Question

In the C.G.S system the magnitude of the force is \[100{\rm{ dyne}}\]. In another system where the fundamental physical quantities are kilogram, metre, and minute, and the magnitude of force is:
A. 0.036
B. 0.36
C. 3.6
D. 36

Answer 1

Hint:We will convert the Centimetre-gram-second system unit of force dyne into S.I. unit of force that is Newton. Later we will convert Newton into its fundamental physical quantities (kilogram, metre and second).
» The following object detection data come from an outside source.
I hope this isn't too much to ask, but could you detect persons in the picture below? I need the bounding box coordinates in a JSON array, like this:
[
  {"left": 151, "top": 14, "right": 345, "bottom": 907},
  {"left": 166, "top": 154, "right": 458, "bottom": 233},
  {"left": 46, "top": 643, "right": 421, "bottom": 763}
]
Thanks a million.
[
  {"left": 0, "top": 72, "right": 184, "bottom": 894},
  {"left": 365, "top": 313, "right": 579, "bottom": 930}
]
At last, we will convert the fundamental quantity second into a minute.

Complete step by step answer:
We are given that the magnitude of the force is \[P = 100{\rm{ dyne}}\].
We have to find the magnitude of the force in fundamental physical quantities (kilogram, metre and minute).
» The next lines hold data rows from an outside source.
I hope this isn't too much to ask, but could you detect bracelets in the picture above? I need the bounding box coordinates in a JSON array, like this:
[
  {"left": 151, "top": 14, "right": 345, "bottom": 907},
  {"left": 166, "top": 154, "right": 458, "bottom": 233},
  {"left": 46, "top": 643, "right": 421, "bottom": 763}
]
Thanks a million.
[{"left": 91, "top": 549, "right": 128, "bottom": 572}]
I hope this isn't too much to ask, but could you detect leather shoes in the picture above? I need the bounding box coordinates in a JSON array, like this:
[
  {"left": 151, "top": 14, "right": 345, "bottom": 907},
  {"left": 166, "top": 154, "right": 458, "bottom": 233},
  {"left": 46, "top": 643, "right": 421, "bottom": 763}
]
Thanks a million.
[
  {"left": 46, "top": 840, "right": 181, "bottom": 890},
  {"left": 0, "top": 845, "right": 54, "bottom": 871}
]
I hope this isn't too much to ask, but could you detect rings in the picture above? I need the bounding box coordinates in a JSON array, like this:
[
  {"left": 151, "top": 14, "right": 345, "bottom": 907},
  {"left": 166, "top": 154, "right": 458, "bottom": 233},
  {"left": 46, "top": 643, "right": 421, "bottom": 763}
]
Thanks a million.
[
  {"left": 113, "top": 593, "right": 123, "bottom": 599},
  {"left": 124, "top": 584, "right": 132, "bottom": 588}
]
We know that the unit dyne in terms of Newton can be expressed as:
\[1{\rm{ dyne}} = {10^{ - 5}}{\rm{ N}}\]…….(1)
We can write the conversion of Newton into its fundamental units (kilogram, metre and second) as below:
\[1{\rm{ N}} = {\rm{kg}}{{\rm{m}} {\left/
{\vphantom {{\rm{m}} {{{\rm{s}}^2}}}} \right.
} {{{\rm{s}}^2}}}\]
On substituting \[{\rm{kg}}{{\rm{m}} {\left/
{\vphantom {{\rm{m}} {{{\rm{s}}^2}}}} \right.
} {{{\rm{s}}^2}}}\] for Newton in equation (1), we get:
\[1{\rm{ dyne}} = {10^{ - 5}}{\rm{ kg}}{{\rm{m}} {\left/
{\vphantom {{\rm{m}} {{{\rm{s}}^2}}}} \right.
} {{{\rm{s}}^2}}}\]
Let us write the expression for the given value of force
\[
P = 100{\rm{ dyne}} \times \left( {\dfrac{{{{10}^{ - 5}}{\rm{ kg}}{{\rm{m}} {\left/
{\vphantom {{\rm{m}} {{{\rm{s}}^2}}}} \right.
} {{{\rm{s}}^2}}}}}{{{\rm{dyne}}}}} \right)\\
= {10^{ - 3}}{\rm{ kg}}{{\rm{m}} {\left/
{\vphantom {{\rm{m}} {{{\rm{s}}^2}}}} \right.
} {{{\rm{s}}^2}}} \times {\left( {\dfrac{{{\rm{60 s}}}}{{{\rm{min}}}}} \right)^2}\\
= 3.6{\rm{ kg}}{{\rm{m}} {\left/
{\vphantom {{\rm{m}} {{{\min }^2}}}} \right.
} {{{\min }^2}}}
\]

Therefore, the magnitude of the force in terms of fundamental physical quantities are kilogram, metre, and the minute is 3.6, and option (C) is correct.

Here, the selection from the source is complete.